La majorité de notre éducation musicale s’est de toute façon faite à l’aide de CDs. CDs dont on nous a servi quatre générations car la première était d’une qualité inavouable, éditée à la va vite pour que les gens rachètent tous leurs vinyls sur ce nouveau format. La deuxième, c’était du « oubliez ce premier CD, maintenant on prend le temps et on sort un son adapté » … ainsi de suite, jusqu’aux remasters et digipacks anniversaires. J’ai cinq versions différentes de Dark Side of the Moon en CD les mecs. Chaque fois, on m’a dit que je faisais le deal du siècle.

Le vinyl a laissé sa place au CD simultanément au fait que les disquaires ont laissé leur place aux grandes surfaces. Evolution de la musique ? Continuité du format audio ? On a pu noter le peu d’affectif envers l’objet, et le CD semble être le grand perdant de l’ère du téléchargement. Le vinyl se lit de l’extérieur vers le centre, le CD se lit dans le sens inverse. Freud y aurait vu un sacré symbole.



En juillet 2009, Apple (encore) a lancé une nouvelle section sur iTunes, les « 45 tours numériques ». L’idée est de vendre deux morceaux à un prix réduit, en reformant certains 45 tours célèbres. Par exemple, le 45 tours numérique de Michael Jackson, « Billie Jean », contient aussi « Can’t get outta the rain » et est vendu 1,29 € plutôt que 1,98 €. Certains sont même vendus avec le pdf de la pochette originale. On dirait du Monty Python dans le texte.

Le site y va de son commentaire : « l’idée est amusante, mais au-delà de ce petit coup de nostalgie, on retrouve la limitation de l’époque qui était justement qu’on ne pouvait pas choisir le morceau de la face B, généralement un morceau de moindre importance sur l’album. Une impossibilité qui, à l’époque d’iTunes, serait très facile à résoudre. » (source : igeneration.fr)
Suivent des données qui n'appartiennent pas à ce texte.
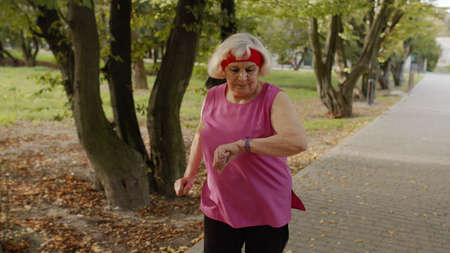 Female senior person running along the road in city park. Mature runner woman training outside, enjoying nature. Workout cardio at summer morning. Healthy lifestyle of old people Stock fotó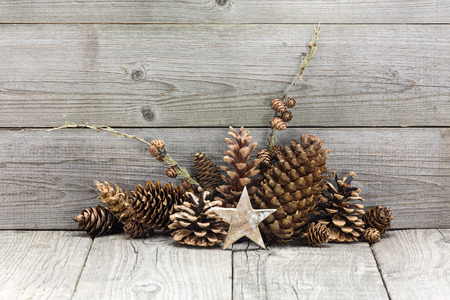 Holiday decoration with Christmas star and cones over wooden background photo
Tout le cœur du problème est dans cette appréciation. La rentabilité plutôt que la passion, ne garder qu’une sélection élitiste et facile plutôt que creuser et adopter le comportement monomaniaque du fan. Evacuer les fioritures, le non-indispensable alors que c’est souvent là où se définit un groupe. Par là même, on ne garderait des White Stripes que Seven Nation Army en effaçant de la liste tout White Blood Cells dont le son ne se marie pas bien avec le mp3 de son brand new iPod ? Plus généralement, injecter de la nostalgie cheap dans un média futuriste est au mieux une névrose impérialiste du 2.0


Bien sûr, la musique doit se re-inventer, puisqu’elle ne peut plus se calquer sur le modèle économique du 45 tours. Les teenagers écoutent du gratuit et les maisons de disque noient le mainstream et la TV unique de gens choisis sur casting. Une carrière se fait aujourd’hui dans Elle, pas dans le NME. Ce sont donc les labels indépendants qui feront avancer le débat, s’ils survivent.